◆ Text excerpt ◆
Sullivan & Cromwell Admits AI Hallucinations in Filing

Sullivan & Cromwell, a top Wall Street law firm, apologized to a federal bankruptcy judge after a motion in the Prince Group case contained fabricated legal citations and misquoted statutes generated by artificial intelligence. The errors, spanning roughly three dozen items, were spotted by opposing counsel at Boies Schiller Flexner and prompted a corrected filing. The firm said established AI-use policies and secondary review safeguards were bypassed. The letter from Andrew Dietderich acknowledged the failures and offered apologies to the court and opposing counsel. The specific AI tool was not disclosed. The incident underscores operational and ethical risks of integrating generative AI into high-stakes legal drafting and will likely sharpen scrutiny of review workflows, risk controls, and professional responsibility obligations across law firms.
What happened
Sullivan & Cromwell, one of the United States' most prominent law firms, acknowledged that a bankruptcy court filing in the Prince Group case contained multiple AI-generated errors, including fabricated case citations and misquoted sections of the bankruptcy code. The firm said those mistakes, totaling around three dozen items, were identified by opposing counsel at Boies Schiller Flexner and that it filed a corrected motion and apologized to Judge Martin Glenn. "We deeply regret that this has occurred," said Andrew Dietderich, co-head of Sullivan & Cromwell's global restructuring group.
Technical details
The exact AI system used was not disclosed in the firm's letter and public reports. Key failure modes reported were:
- •fabricated citations and non-existent legal authorities
- •inaccurate quotations and misstatements of statutory language
- •improperly summarized conclusions from real cases
Why it matters for practitioners
Generative models are increasingly used to accelerate legal research and drafting, but these tools commonly produce plausible-sounding but incorrect outputs, known as hallucinations. The case exposes three operational failure points: improper adherence to usage policies, ineffective secondary review, and overreliance on tool outputs without source verification. Sullivan & Cromwell told the court it has "comprehensive policies and training requirements governing the use of AI tools," but the firm admitted those controls were bypassed in this instance.
Risk and compliance implications
The incident triggers immediate professional-risk questions. Lawyers have ethical obligations to ensure accuracy in court filings; automated workflows that reduce human verification can lead to malpractice exposure, sanctions, and reputational damage. For legal technologists and ML engineers building or integrating generative systems into legal workflows, the takeaways are clear: validate provenance, implement conservative retrieval-augmented pipelines, enforce mandatory human-in-the-loop checks, and log system outputs for audit.
Context and significance
This is not the first reported legal-sector hallucination, but it is notable because it involves an elite firm with significant influence over clients and legal tech adoption patterns. The misstep is likely to accelerate stricter internal governance at other firms, spur vendor differentiation on hallucination mitigation features, and encourage courts and bar associations to clarify guidance on AI-assisted drafting.

◆ Data supplied ◆

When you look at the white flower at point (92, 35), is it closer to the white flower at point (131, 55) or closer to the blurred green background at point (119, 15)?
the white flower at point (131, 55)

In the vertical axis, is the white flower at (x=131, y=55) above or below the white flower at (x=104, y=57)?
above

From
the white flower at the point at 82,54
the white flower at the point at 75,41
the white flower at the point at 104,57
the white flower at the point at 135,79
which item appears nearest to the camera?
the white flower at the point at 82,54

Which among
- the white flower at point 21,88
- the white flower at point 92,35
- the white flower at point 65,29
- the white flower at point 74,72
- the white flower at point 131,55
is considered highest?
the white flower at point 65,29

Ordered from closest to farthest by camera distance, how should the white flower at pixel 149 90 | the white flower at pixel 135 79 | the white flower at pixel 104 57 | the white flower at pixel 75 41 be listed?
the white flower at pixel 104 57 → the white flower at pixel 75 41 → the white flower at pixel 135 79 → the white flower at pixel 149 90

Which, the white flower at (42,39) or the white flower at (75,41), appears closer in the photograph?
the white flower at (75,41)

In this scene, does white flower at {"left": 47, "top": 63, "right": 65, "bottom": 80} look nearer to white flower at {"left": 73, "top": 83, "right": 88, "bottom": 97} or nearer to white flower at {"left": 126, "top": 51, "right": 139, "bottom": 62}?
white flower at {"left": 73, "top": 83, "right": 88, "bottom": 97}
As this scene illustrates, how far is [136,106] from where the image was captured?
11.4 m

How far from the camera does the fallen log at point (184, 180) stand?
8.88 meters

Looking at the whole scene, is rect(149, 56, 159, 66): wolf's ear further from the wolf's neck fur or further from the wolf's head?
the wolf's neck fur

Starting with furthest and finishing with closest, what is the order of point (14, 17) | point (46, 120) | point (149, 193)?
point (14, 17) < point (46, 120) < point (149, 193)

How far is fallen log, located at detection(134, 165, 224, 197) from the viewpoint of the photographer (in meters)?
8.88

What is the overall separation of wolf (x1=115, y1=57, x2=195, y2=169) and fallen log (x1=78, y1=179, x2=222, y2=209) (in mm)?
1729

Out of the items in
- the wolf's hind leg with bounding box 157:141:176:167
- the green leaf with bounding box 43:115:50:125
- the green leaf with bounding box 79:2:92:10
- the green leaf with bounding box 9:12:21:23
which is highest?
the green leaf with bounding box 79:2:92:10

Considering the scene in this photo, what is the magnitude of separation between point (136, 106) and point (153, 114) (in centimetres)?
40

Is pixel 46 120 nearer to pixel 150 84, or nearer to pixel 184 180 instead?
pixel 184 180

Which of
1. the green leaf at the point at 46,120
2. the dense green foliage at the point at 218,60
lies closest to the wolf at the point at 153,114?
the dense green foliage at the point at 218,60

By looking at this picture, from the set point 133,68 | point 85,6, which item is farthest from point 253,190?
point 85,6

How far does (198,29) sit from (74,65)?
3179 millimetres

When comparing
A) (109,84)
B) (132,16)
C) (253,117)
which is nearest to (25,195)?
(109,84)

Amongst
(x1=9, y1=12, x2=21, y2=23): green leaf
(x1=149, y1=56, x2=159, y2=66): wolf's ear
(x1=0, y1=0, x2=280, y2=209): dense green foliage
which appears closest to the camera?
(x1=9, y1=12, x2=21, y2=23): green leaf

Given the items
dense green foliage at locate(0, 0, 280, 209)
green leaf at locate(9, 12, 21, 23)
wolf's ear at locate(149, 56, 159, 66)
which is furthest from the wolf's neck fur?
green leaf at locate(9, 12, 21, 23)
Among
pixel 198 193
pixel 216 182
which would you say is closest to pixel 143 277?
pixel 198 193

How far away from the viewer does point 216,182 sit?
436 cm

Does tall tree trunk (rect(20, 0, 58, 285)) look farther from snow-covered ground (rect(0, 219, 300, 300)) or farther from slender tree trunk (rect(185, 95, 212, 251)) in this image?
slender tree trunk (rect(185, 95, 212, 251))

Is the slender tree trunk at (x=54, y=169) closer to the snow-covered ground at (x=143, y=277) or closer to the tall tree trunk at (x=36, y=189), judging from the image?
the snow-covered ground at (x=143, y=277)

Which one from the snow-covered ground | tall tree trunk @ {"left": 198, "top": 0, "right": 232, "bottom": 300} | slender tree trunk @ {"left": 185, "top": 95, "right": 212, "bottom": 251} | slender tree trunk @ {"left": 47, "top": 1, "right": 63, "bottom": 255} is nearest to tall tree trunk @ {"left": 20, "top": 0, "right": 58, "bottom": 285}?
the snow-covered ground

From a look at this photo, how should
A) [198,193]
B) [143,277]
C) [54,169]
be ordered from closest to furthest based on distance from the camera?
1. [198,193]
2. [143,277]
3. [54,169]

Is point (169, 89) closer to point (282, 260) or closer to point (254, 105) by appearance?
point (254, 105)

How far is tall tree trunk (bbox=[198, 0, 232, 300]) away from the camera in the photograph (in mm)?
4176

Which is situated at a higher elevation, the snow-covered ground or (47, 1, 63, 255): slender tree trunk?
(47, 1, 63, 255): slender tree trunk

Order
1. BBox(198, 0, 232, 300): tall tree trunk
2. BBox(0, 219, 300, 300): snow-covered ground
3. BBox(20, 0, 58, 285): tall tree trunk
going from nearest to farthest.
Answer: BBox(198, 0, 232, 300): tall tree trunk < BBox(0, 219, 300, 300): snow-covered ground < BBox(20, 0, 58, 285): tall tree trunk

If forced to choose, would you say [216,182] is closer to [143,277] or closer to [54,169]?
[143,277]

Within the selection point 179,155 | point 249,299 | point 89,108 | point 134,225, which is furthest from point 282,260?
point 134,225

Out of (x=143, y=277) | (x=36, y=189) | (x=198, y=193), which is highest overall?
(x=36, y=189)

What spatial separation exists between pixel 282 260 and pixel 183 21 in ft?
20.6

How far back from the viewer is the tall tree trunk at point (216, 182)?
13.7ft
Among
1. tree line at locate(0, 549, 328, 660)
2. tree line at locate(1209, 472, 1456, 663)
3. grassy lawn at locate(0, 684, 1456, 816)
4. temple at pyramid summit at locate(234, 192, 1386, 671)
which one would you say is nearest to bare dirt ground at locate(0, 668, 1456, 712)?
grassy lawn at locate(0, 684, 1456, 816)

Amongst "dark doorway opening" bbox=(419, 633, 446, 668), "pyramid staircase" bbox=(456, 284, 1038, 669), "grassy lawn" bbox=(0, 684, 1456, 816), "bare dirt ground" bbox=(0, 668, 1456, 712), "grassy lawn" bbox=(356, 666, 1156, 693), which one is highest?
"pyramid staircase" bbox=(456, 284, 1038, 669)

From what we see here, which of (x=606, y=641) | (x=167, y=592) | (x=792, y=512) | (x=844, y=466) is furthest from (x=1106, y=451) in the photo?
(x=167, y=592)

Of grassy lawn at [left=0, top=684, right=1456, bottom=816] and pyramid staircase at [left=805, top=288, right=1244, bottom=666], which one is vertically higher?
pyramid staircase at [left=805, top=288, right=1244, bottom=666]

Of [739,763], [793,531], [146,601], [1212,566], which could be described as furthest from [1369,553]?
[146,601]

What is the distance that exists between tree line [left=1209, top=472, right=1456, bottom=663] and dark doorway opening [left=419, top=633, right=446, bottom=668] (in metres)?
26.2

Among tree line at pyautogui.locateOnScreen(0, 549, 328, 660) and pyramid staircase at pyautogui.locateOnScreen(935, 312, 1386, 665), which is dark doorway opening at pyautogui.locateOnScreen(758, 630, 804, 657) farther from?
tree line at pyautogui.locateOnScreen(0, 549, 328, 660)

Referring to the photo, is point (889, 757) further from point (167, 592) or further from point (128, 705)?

◆ Instructions to follow ◆
Continue the article above on Sullivan & Cromwell's AI-generated filing errors, starting after its final sentence.

◆ Answer for the task ◆
What to watch
Expect law firms to tighten mandatory verification steps, increase provenance and citation tooling, and press vendors for stronger retrieval-grounded architectures and explainability features. Regulators and bar committees may issue sharper guidance on permissible AI use in pleadings and discovery.
Practical advice for teams
If you integrate generative models in legal or regulated workflows, require: a defensible audit trail, verified-source retrieval (avoid purely generative-only citation), enforced secondary review with checklists, and conservative prompt designs that force source links rather than freeform assertions.
Key Points
- 1Top-tier law firm submitted a bankruptcy filing with roughly three dozen AI-generated citation errors, signaling real-world model risk.
- 2Failures stemmed from bypassed policies and ineffective secondary review, highlighting process and governance gaps in AI-assisted drafting.
- 3Legal and technical teams must enforce provenance, mandatory human review, and retrieval-grounded pipelines to reduce malpractice and reputational risk.
Scoring Rationale
The story is notable because it involves a premier law firm and exposes operational and ethical AI risks with concrete consequences; it will influence legal practice and vendor requirements. It is not a paradigm-shifting AI development, so the impact is moderate-high. Recent timing reduces the score slightly.
Sources
Primary source and supporting public references used for this report.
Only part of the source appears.